"Você sabe com quem está falando?": o autoritarismo cotidiano de um país que ainda não se libertou da hierarquia social
Pode até ser que cenas assim se repitam mundo afora, em algum grau. Mas aqui no Brasil, a gente é professor. Professor da arrogância cotidiana, do autoritarismo camuflado de formalidade, da necessidade de pisar no outro para se sentir alguém. Um povo que aprendeu , e ensina com maestria , que o respeito, na prática, é menos sobre dignidade humana e mais sobre status. Aqui, até para respirar em paz, é preciso "ter nome". E se você não tem nome, CPF importante, sobrenome influente ou cartão de crédito com pontuação estelar, sente-se. Espere. Calado.
Essa mania de apontar o dedo para o outro e, na cara dura, soltar um “você sabe com quem está falando?” não é só sintoma de vaidade. É uma doença social enraizada. Um reflexo amargo de um país fundado na desigualdade, onde a tentativa de “ser alguém na vida” frequentemente vem carregada de uma sede desumana de diminuir os outros.
Basta visitar qualquer porta giratória de banco para ver esse espetáculo em tempo real. O segurança cumpre o protocolo , e o sujeito engravatado, irritado com o atraso de cinco segundos, já muda o tom. “Você acha que eu sou quem? Um ladrão?” Não. Mas acha que o outro é o quê? Um servo? Um capacho? Um obstáculo humano entre ele e sua "importância"?

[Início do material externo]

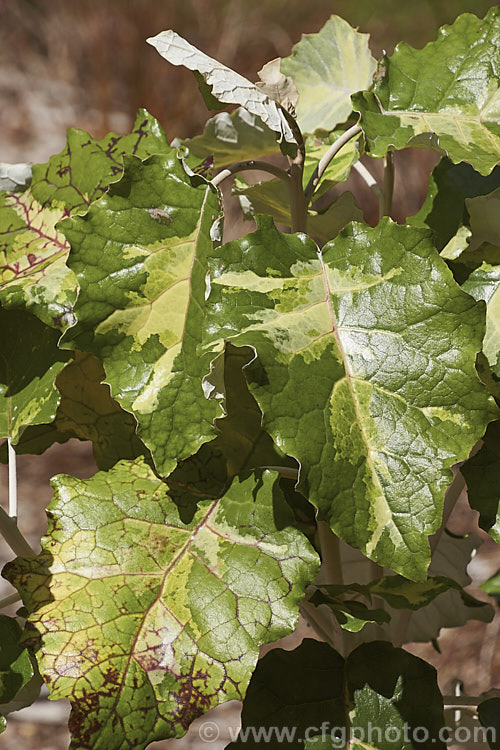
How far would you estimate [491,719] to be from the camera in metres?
0.61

A fila do avião e a pedagogia da desigualdade
Outro exemplo banal, mas revelador, está nas filas de embarque. Ali, a diferença de classe é performada em voz alta e com tapete vermelho. Cliente Master Plus First Elite entra primeiro. O resto assiste, constrangido. Quem já se viu na “última chamada” sabe a sensação de invisibilidade que é ser parte do grupo que embarca por último. É quase uma pedagogia da desigualdade: você aprende seu lugar, entende seu número de prioridade, e baixa a cabeça.
A pergunta que fica é: o que nos incomoda nisso? A injustiça da divisão ou a frustração de não estar no topo dela?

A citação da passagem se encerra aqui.